EF profiles of the total and components magnitude normalized to Emax in the spinal-WM for D45 montages. The first two rows present the spatial profiles for the total EF, Elong, Evd and Erl for Grid 45° montage. The middle and bottom rows present the spatial profiles for the total EF and Elong for Diagonal 2-pads at d = 5 mm and d = 65 mm, respectively
L90 montages have similar distributions to D45 montages, with the Elong component contributing to 99% of Emax value, and with an almost negligible Erl component (Figs. 9 and 10). The Evd is present in homogeneous and semi-homogeneous models, but the overall effect of different conductivities results in a less meaningful contribution in the heterogeneous model, just as seen in the D45 montages.
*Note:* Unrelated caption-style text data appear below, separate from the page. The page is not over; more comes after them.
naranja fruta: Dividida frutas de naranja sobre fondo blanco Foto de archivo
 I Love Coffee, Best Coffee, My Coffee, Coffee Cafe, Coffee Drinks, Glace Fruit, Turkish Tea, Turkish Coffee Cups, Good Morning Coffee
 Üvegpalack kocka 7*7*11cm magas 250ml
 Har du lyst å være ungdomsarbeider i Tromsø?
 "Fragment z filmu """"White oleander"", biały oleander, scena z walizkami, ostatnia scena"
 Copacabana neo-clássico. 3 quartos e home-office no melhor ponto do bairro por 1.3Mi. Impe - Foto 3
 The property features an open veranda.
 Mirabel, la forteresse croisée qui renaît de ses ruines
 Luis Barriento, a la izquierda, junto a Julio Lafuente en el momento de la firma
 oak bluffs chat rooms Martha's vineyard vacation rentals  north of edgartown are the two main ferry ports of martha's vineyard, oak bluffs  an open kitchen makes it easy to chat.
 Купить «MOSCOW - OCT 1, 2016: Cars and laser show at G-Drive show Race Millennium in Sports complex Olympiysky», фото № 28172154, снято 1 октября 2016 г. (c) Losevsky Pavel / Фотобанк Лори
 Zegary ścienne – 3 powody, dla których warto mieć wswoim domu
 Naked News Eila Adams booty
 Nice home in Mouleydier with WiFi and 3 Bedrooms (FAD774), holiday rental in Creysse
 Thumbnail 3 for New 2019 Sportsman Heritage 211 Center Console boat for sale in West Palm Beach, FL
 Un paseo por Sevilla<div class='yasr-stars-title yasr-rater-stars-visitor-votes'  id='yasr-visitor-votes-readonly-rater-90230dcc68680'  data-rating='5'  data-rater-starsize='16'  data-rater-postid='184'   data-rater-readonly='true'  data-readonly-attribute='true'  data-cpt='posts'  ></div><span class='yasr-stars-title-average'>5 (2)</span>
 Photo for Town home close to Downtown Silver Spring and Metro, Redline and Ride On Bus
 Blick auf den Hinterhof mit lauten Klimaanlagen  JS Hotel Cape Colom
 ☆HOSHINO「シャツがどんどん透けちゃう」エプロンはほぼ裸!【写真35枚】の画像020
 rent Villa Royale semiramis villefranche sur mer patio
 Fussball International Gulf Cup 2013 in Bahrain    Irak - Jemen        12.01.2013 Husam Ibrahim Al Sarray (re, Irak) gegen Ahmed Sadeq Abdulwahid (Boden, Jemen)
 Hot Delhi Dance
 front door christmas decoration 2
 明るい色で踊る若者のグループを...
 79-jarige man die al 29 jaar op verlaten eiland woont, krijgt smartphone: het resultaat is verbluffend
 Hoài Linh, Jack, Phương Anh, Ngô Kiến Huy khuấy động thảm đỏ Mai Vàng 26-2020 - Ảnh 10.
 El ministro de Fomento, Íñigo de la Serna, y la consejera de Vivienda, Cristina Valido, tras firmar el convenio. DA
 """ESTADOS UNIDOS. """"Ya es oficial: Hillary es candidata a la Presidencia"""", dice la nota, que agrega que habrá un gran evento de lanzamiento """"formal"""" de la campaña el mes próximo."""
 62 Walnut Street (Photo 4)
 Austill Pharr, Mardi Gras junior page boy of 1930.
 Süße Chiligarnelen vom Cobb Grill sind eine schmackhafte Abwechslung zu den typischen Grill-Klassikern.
EF profiles of the total and components magnitude normalized to Emax in the spinal-WM for L90 montages. The first two rows present the spatial profiles for the total EF, Elong, Evd and Erl for Grid 90° montage. The middle and bottom rows present the spatial profiles for the total EF and Elong for longitudinal 2-pads at d = 5 mm and d = 65 mm, respectively
Mean and maximum values of Elong, Evd, Erl normalized to Emax in the spinal WM and GM for all models
What determines the “peak-like” profile seen in the Erl component? Figure 11 compares the normalized EF magnitude profile with the distribution of volume of vertebrae and disks for Grid 0° montage, where the Erl component largely influences the total EF magnitude. The positions of vertebral spaces and intervertebral disks (volume minima and volume maxima, respectively) are coincident with the “peak-like” features in the EF spatial distribution. Considering that the profile of semi-homogeneous vertebrae is the only one that reflects these “peak-like” features, vertebral conductivity must have the largest influence in the formation of local hotspots.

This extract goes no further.